Greetings from the Garden. This box has Romaine lettuce, salad greens like beet thins, salad turnips,  green onions, garlic scapes, celery, Chinese cabbage, strawberries and asparagus.


Field Notes.  It is now summer, and Ken is still hard at it.  He is planting fall crops, weeding perennials like strawberries and asparagus, cultivating the annual crops....

... tying up tomatoes and irrigating the greenhouses.


I am picking.  We are at the end of a good sequence of strawberries.  I have also been picking peas.  This year does not look like  a long pea season.  We will see if there is another bloom and fruit set.  Peas like it cool and damp.  There was a bit too much heat and too much rain.  Usually there is a gap between the snap and shell peas, but with the heat you get both at once this season


Snap -edible pod on left, shell on right
From the Kitchen.  We grow two types of peas - snap and shell.  Snap peas are an edible pod and one snaps off the little cap - the blossom end and pulls down to remove a green string.  Then they are ready to eat. Steam for a short time and they will turn bright green - good served alone with butter or cream, in a stir fry with other vegetables, and some people add them to cold green and pasta salads.  Snap peas are slightly sickle shaped.  Shell peas are traditional European peas.  The pods are tough and need to be removed or you will feel like you are eating organic dental floss!  They are more cylindrical in shape.  I often save all the shell pea pods and boil them in soup stocks - great flavor and aroma. 

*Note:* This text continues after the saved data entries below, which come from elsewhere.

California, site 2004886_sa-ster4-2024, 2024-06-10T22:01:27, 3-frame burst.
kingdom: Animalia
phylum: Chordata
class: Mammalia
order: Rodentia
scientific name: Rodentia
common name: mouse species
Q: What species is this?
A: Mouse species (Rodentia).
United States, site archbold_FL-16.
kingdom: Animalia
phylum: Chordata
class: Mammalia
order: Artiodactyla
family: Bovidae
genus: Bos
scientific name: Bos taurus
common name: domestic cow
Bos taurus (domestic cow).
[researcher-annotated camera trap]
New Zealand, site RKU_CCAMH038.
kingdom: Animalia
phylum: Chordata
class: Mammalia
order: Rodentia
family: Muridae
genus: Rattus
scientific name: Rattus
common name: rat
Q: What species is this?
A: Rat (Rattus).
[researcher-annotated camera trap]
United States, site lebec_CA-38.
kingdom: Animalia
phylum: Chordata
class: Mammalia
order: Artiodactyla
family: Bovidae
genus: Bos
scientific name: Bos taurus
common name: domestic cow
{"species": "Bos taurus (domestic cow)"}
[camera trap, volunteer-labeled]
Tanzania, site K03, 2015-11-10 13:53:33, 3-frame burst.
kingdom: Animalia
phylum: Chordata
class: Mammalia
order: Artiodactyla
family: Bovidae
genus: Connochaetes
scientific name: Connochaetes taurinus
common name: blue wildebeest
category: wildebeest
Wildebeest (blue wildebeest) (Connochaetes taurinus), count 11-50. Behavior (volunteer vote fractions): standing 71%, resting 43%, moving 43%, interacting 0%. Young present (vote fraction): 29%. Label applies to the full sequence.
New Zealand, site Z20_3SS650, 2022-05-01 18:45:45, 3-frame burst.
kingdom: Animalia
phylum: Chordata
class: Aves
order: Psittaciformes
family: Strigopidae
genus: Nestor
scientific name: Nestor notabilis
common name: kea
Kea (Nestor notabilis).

Salad turnips are another of the "bonus" vegetables - both the greens and roots are delicious.  I cut tops from roots and store separately.  Eat the greens soon for peak nutrition.  I add a bit to salads, braise them with the beet tops and add to soups. I tend to slice and salt the roots for a quick pickle.  They are also tasty in a stir fry or steamed with butter and cream.